• **PAGE EXCERPT**:
......

Rowlands is not discounting the experiences of the women who were “vigorous, active and capable of making an impression,” but argues that female English Catholics were a “distinct group” controlled by multiple actors.[27] Rowlands’ work, like John Bossy’s sets the tone for a particular reading of Early Modern English Catholic history. Within the framework of control that Rowlands builds, the stories of English Catholic women in this period could be told in a different light than it had before. Where Bossy’s early work sat in the critical junction of the Cultural Turn, Rowlands’ work is similarly located with other works focusing on a gendered and feminist reading of history.
Critically, this work does not detract from the efforts of scholars like Dorothy Latz whose presentation of hitherto unseen writings of Catholic women in “The Glow-Worm Light”: Writings of 17th Century English Recusant Women from Original Manuscripts, demonstrates the devotion to faith of the “vigorous” women described by Rowlands as a counter-example. These writings highlight the nature of personal faith, and the education and understanding of religion that Duffy illustrates. It is Latz’s position that these works fit into the Aveling, Manning, and Haigh model of continued tradition despite changing circumstances. Importantly, many (but not all) of the writers collected in Latz’s compendium were not recusant laity as previously discussed, but were associated with English Benedictine in Paris and Cambrai working assiduously at “preserving their heritage from oblivion and destruction,” by “copying, transcribing, translating, composing, and preserving” the documents and books important to Catholic tradition.[28]
For Catholic women unable to join an order like many of those presented in Latz’s work, there was still an option for guided study of religious texts. Through the harboring of priests, faith became a domestic activity in ways it had not been before. Alexandra Walsham summarizes much of the vast historiography of the print culture of Early Modern English Catholics. As with Duffy, Walsham posits that the printing of religious materials and the devotion of the English Catholics to these traditional texts stoked the embers of the faith and kept it alight during the dark years of persecution by the Tudor and Stewart monarchies. The reading and knowledge of these texts provides a stereotype of the “Church-Papists” or the nominally Anglican who would, as contemporaneous images depict, stroke their rosary beads and feign reading the Cranmer prayer book while instead reading their Bible.[29] Importantly the printed material allowed for private study and engagement with the discourses on Catholic thought; a practice discouraged elsewhere. This allowed the female devout to develop intellectual and religious muscles in the manner described by Walsham as the “militant and muscular brand of spirituality patented by the Society of Jesus.”[30] It is in this regard that English Catholicism was, in Bossy’s model, reborn after the English Reformation.

......

• **INFORMATION SHOWN**:
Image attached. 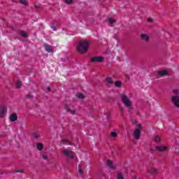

......

• **TASKS TO CARRY OUT**:
**a.** In the excerpt on English Catholic women, what body does Walsham say patented the "militant and muscular brand of spirituality"?
**b.** Please print the stretch of the excerpt on English Catholic women from "Rowlands is not" through "reading of history.".

• **RESULTS BY TASK**:
**a.** The Society of Jesus.

**b.**
Rowlands is not discounting the experiences of the women who were “vigorous, active and capable of making an impression,” but argues that female English Catholics were a “distinct group” controlled by multiple actors.[27] Rowlands’ work, like John Bossy’s sets the tone for a particular reading of Early Modern English Catholic history. Within the framework of control that Rowlands builds, the stories of English Catholic women in this period could be told in a different light than it had before. Where Bossy’s early work sat in the critical junction of the Cultural Turn, Rowlands’ work is similarly located with other works focusing on a gendered and feminist reading of history.